▶ [TASK INSTRUCTIONS] Reproduce each of the following records word for word.

▶ [TASK INPUT]
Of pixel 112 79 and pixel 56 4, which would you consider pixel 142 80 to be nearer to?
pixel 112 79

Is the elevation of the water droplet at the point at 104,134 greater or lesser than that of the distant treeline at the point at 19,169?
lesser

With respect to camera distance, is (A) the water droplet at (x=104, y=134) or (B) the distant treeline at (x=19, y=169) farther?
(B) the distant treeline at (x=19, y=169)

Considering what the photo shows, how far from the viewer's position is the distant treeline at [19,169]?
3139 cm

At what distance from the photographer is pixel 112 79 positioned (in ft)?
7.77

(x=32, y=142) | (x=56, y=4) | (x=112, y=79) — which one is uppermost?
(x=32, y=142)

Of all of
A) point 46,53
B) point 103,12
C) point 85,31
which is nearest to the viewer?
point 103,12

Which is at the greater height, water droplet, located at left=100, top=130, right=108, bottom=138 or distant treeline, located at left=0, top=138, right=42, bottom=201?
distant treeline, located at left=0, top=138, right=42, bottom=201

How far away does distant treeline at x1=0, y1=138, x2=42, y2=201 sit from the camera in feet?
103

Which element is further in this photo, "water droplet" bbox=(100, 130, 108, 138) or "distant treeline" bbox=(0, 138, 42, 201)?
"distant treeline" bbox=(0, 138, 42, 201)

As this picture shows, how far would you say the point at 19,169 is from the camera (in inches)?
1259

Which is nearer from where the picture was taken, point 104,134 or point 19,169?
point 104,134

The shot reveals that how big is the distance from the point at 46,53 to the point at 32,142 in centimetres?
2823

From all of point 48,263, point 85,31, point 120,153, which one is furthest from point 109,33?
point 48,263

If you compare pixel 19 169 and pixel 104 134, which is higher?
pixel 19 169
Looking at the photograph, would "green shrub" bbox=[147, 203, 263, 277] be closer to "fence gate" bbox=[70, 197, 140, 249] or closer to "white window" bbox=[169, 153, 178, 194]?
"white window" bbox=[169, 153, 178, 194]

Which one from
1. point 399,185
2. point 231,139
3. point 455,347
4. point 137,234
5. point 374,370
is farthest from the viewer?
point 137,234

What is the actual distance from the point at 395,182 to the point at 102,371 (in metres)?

▶ [SOLUTION TO THE EXERCISE]
Of pixel 112 79 and pixel 56 4, which would you consider pixel 142 80 to be nearer to?
pixel 112 79

Is the elevation of the water droplet at the point at 104,134 greater or lesser than that of the distant treeline at the point at 19,169?
lesser

With respect to camera distance, is (A) the water droplet at (x=104, y=134) or (B) the distant treeline at (x=19, y=169) farther?
(B) the distant treeline at (x=19, y=169)

Considering what the photo shows, how far from the viewer's position is the distant treeline at [19,169]?
3139 cm

At what distance from the photographer is pixel 112 79 positioned (in ft)?
7.77

(x=32, y=142) | (x=56, y=4) | (x=112, y=79) — which one is uppermost?
(x=32, y=142)

Of all of
A) point 46,53
B) point 103,12
C) point 85,31
which is nearest to the viewer?
point 103,12

Which is at the greater height, water droplet, located at left=100, top=130, right=108, bottom=138 or distant treeline, located at left=0, top=138, right=42, bottom=201?
distant treeline, located at left=0, top=138, right=42, bottom=201

How far away does distant treeline at x1=0, y1=138, x2=42, y2=201 sit from the camera in feet?
103

Which element is further in this photo, "water droplet" bbox=(100, 130, 108, 138) or "distant treeline" bbox=(0, 138, 42, 201)?
"distant treeline" bbox=(0, 138, 42, 201)

As this picture shows, how far would you say the point at 19,169 is from the camera (in inches)?
1259

Which is nearer from where the picture was taken, point 104,134 or point 19,169?
point 104,134

The shot reveals that how big is the distance from the point at 46,53 to the point at 32,142 in centimetres?
2823

From all of point 48,263, point 85,31, point 120,153, which one is furthest from point 109,33?
point 48,263

If you compare pixel 19 169 and pixel 104 134, which is higher?
pixel 19 169
Looking at the photograph, would "green shrub" bbox=[147, 203, 263, 277] be closer to "fence gate" bbox=[70, 197, 140, 249] or closer to "white window" bbox=[169, 153, 178, 194]?
"white window" bbox=[169, 153, 178, 194]

Which one from
1. point 399,185
2. point 231,139
3. point 455,347
4. point 137,234
5. point 374,370
is farthest from the viewer?
point 137,234

What is the actual distance from the point at 395,182 to the point at 102,371 (in metres)?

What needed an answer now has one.